U.S. Chamber talks tough, but not on China
- Article by: ERIC WIEFFERING
- Star Tribune
- January 18, 2011 - 9:27 PM
Unless the topic is trade with China, nuance does not come naturally to Tom Donohue.
Donohue is the president of the U.S. Chamber of Commerce, the country's biggest and most influential business advocacy group. Under Donohue, the Chamber has emerged as one of the fiercest critics of the Obama administration, and it's been credited with helping sweep the Republicans into power in the House.
Donohue took the Chamber's show on the road Tuesday, speaking in Minneapolis to more than 200 business executives. Despite recent peaceful overtures between the White House and the Chamber, Donohue hasn't softened his rhetoric.
He decried a "regulatory tsunami" that is "keeping your children out of work, that's putting your father out of work." He called for the repeal of health care reform, said the Dodd-Frank financial reform legislation vastly overreached, and described the consumer protection agency created by that legislation as, "the most intrusive you've ever seen anywhere." He pledged to work with Congress to "starve to death financially" new regulatory agencies and rule-writing efforts.
While he was at it, Donohue called the state of Illinois "insolvent. Period," even as he mocked it for increasing its personal and corporate tax rates. And he all but demanded that the United States implement new free trade agreements with South Korea and Colombia, calling the latter a "moral obligation," and slamming public sector unions for opposing free trade measures.
But, other than lamenting the level of China-bashing during the most recent election, Donohue was decidedly diplomatic when the topic turned to the value of China's currency -- an increasing source of tension around the world.
China is coming under increasing pressure from the U.S. government, Congress and other business groups for manipulating the value of its currency. Those policies have resulted in higher prices on American exports to China, lower prices for Chinese goods shipped to the U.S., and a widening trade imbalance.
Donohue, who said he would be having lunch on Wednesday with Chinese President Hu Jintao in Washington, didn't mention the currency issue during Tuesday's speech. When asked about it afterward, he advised the same thing he's been advising for nearly a decade: patience.
"We need an evolutionary change in the currency and we're getting it, rather than a revolutionary one," Donohue said.
But patience is wearing thin among others. The National Association of Manufacturers has said the "undervalued yuan remains the single most significant distortion of global trade." And some analyses show that allowing the value of the yuan to rise by 20 percent over the next few years would lead to more American exports -- and more American jobs.
But those numbers assume American companies operate in a vacuum when it comes to China. We don't. Allowing the value of China's currency to rise would not only make American manufactured goods cheaper, but also Germany's and every other country's.
"The dollar-yuan relationship is not the only one that matters," said Ed Dieter, executive director of the Minnesota Trade Office.

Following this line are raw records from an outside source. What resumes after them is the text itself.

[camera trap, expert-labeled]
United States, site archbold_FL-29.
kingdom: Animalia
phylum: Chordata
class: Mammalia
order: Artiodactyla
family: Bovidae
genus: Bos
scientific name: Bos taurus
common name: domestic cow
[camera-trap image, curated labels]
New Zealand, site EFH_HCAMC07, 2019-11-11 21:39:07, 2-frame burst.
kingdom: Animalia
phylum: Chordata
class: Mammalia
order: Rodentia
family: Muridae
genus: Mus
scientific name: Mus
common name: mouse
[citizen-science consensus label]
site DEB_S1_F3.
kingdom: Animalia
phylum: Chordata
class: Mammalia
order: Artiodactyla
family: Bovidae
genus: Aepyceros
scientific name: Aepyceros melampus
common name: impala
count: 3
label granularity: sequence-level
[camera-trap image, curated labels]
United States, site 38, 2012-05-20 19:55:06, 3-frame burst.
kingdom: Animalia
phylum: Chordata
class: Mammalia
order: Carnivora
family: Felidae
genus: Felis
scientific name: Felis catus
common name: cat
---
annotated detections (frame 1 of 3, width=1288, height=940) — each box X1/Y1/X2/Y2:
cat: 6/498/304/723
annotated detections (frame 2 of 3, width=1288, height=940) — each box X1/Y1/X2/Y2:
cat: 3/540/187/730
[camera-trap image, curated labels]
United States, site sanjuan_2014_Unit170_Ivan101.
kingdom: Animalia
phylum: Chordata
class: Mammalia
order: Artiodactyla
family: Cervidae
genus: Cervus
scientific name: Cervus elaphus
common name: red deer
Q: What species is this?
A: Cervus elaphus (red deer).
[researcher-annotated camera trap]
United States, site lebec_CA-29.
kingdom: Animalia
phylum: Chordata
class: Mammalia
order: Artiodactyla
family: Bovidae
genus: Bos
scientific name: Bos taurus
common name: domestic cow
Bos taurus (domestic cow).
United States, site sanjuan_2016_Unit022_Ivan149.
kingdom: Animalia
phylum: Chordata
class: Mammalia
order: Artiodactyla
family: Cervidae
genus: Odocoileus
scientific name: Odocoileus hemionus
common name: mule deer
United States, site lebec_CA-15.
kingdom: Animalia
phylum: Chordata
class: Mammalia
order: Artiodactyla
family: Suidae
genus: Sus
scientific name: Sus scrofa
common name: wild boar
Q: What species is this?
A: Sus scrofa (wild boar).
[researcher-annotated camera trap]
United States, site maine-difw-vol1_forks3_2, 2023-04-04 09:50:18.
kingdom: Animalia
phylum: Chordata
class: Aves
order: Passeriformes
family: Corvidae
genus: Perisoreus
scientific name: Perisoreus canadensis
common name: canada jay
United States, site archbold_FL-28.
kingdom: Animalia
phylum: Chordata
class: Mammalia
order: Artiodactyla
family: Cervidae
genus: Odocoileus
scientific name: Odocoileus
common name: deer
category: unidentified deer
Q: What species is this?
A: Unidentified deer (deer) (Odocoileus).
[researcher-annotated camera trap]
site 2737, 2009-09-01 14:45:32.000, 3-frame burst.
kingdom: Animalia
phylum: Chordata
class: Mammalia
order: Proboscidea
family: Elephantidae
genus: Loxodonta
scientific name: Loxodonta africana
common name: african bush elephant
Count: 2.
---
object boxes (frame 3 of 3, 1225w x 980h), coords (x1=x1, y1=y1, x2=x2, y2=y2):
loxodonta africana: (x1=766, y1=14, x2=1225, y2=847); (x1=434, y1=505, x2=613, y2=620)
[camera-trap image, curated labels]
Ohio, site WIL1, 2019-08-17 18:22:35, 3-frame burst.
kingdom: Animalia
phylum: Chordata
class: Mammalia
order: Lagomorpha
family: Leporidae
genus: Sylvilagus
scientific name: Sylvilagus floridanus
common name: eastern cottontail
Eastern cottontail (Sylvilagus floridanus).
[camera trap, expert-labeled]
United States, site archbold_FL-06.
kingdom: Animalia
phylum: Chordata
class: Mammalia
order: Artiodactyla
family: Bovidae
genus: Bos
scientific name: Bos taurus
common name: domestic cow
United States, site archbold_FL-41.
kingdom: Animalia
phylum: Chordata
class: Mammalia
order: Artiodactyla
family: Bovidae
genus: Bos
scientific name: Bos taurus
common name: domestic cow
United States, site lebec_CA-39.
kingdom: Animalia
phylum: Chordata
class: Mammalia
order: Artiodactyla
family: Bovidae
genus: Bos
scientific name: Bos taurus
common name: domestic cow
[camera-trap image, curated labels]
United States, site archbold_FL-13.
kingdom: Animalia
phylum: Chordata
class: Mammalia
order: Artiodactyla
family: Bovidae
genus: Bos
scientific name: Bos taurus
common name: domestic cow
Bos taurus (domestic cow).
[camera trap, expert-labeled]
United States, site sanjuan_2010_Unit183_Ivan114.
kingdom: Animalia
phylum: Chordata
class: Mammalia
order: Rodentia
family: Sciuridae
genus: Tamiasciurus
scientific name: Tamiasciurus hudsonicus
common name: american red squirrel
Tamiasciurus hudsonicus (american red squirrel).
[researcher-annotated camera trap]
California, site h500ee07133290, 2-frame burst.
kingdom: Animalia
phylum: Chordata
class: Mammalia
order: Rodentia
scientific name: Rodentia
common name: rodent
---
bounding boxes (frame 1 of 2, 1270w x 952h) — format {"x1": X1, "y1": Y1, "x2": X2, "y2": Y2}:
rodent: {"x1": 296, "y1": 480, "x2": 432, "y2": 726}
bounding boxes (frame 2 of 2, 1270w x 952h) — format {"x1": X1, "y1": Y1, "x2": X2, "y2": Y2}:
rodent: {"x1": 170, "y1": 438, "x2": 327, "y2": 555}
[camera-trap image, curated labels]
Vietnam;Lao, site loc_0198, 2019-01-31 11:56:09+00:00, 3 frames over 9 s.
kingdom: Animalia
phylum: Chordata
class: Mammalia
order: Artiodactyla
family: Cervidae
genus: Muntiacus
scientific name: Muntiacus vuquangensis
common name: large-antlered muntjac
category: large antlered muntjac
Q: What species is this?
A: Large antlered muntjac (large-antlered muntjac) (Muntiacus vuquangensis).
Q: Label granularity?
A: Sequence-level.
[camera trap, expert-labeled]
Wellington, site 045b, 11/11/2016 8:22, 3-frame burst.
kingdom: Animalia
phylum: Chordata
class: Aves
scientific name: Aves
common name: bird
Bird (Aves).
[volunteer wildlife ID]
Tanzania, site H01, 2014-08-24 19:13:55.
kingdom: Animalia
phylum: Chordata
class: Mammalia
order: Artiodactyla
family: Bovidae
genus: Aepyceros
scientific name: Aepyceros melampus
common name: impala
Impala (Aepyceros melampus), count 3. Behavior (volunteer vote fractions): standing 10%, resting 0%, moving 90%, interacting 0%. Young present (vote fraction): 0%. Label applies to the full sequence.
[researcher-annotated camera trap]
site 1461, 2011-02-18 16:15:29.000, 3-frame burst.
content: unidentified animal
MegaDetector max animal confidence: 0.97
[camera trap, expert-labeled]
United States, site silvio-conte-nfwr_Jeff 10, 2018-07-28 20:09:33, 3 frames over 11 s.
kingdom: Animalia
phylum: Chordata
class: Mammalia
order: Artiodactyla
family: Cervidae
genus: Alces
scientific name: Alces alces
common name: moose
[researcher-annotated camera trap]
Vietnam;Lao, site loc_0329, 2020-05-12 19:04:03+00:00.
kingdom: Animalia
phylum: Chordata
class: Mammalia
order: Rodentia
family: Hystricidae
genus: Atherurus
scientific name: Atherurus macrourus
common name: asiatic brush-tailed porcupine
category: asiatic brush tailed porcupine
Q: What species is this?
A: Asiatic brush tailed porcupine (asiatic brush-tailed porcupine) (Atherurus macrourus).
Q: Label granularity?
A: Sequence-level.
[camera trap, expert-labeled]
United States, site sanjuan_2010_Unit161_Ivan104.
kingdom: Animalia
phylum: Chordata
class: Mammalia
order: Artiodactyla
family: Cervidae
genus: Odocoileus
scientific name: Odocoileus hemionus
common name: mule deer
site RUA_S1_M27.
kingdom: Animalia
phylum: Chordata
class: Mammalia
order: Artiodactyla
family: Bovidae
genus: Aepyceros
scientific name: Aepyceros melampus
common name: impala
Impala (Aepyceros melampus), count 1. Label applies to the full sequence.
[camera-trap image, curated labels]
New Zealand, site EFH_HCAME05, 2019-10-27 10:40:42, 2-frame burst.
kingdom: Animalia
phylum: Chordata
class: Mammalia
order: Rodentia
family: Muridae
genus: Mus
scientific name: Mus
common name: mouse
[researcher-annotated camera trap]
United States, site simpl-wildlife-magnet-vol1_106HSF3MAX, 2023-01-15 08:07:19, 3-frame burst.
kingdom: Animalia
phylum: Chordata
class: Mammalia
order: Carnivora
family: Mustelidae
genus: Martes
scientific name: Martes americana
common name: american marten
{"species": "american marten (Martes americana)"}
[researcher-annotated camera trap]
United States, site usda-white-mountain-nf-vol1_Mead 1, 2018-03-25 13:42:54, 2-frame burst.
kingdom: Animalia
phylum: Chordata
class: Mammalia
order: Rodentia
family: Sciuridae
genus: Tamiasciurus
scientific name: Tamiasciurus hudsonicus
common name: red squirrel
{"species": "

Donohue used to head a truckers group before he joined the U.S. Chamber in 1997, and his bare-knuckle approach hasn't always played well outside Washington. Last year, the U.S. Women's Chamber of Commerce slammed Donohue's group for its "big business scare tactics" around the consumer financial protection measures, and a few smaller regional chambers opted not to renew their membership.
But under Donohue the U.S. Chamber has become a money machine and a political force to be reckoned with. Its annual budget tops $150 million. It plans to step up its legal efforts to help fight antibusiness measures in states around the country and to hold accountable elected officials from Congress down to state supreme court judges and attorneys general.
"If you're voting against the things that we think are going to make this an effective country," Donohue said, "then we need to find you another career."